Sanayi bölgeleri, çevre dostu üretim modeline uyum sağlamak amacıyla yenilenebilir enerji yatırımları, etkin su yönetimi uygulamaları ve atık azaltımına yönelik projelere ağırlık veriyor. Yeşil OSB modeli; enerji ve kaynak verimliliği, çevre dostu ulaşım, sürdürülebilir altyapı, su tasarrufu ve atık yönetimi gibi kriterleri kapsayan yeni bir üretim yaklaşımı olarak öne çıkıyor.
Dünya genelinde artan sürdürülebilir üretim talebi, işletmelerin hem çevresel etkilerini azaltmasını hem de rekabet gücünü korumasını zorunlu hale getiriyor.
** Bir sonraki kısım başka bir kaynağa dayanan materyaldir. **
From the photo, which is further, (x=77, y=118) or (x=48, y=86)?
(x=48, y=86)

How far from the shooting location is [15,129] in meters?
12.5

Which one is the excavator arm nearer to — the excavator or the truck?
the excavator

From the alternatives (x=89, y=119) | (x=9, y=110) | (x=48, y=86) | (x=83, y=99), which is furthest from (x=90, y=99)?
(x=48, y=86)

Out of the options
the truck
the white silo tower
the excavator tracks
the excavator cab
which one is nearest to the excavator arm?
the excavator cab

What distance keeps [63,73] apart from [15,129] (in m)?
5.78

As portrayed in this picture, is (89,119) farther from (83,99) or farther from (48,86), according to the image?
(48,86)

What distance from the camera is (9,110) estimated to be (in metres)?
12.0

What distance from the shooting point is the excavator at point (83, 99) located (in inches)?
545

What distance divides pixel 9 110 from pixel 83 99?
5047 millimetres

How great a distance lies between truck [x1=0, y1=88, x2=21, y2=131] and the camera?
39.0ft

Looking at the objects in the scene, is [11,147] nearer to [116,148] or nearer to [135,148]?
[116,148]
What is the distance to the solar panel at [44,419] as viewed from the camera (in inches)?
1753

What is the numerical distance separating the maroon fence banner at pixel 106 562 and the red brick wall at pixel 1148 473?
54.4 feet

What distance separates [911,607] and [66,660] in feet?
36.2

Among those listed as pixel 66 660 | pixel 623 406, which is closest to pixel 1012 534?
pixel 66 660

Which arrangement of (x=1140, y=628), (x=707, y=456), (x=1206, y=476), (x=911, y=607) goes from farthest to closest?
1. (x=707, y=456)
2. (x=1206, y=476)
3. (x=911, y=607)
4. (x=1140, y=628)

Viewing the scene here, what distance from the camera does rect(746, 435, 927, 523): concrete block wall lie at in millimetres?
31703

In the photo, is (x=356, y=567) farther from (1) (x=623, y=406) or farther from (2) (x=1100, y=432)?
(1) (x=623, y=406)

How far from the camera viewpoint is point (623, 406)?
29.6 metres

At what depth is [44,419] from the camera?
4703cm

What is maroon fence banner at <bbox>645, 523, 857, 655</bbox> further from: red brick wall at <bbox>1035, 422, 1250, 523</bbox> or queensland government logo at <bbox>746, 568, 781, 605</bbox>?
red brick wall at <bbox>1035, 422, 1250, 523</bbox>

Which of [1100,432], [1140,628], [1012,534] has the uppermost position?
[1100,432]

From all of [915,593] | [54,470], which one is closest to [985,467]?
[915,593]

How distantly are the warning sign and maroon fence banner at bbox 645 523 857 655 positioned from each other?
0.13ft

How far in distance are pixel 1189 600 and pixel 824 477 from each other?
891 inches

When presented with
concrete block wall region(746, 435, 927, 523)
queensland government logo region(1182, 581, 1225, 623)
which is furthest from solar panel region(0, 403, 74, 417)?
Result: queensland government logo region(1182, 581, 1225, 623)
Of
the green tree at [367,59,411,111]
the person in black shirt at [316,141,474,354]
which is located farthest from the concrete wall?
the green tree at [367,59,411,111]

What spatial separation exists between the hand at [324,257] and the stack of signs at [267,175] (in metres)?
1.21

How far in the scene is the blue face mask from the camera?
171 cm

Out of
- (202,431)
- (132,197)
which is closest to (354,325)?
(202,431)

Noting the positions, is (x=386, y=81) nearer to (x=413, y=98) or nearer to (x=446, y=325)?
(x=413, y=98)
Avrupa pazarı açısından ise Avrupa Yeşil Mutabakatı (AYM) ve Sınırda Karbon Düzenleme Mekanizması (SKDM), düşük karbonlu üretimi artık bir tercih değil gereklilik konumuna getiriyor. Bu durum, OSB’leri çevresel sürdürülebilirlik, finansal avantajlar ve kurumsal itibar açısından daha stratejik kararlar almaya yönlendiriyor.
27 OSB Sertifika Almaya Hak Kazandı
Yeşil sertifika almak isteyen OSB’ler, teknik altyapıdan enerji verimliliği yatırımlarına, atık su arıtmadan yenilenebilir enerji kullanımına kadar birçok alanda projeler yürütüyor. Hedef ise hem çevresel performansı yükseltmek hem de bölge içindeki firmaların uluslararası pazarlarda daha güçlü bir konuma gelmesini sağlamak.
TSE, sürdürülebilirlik kriterlerini karşılayan ve gerekli hazırlıklarını tamamlayan organize sanayi bölgelerine Yeşil OSB Sertifikası veriyor. Bugün itibarıyla Türkiye genelinde 27 OSB bu sertifikaya hak kazanmış durumda. Sanayi bölgelerinin yeşil dönüşüm projelerine yönelik çalışmaları ise hız kesmeden devam ediyor.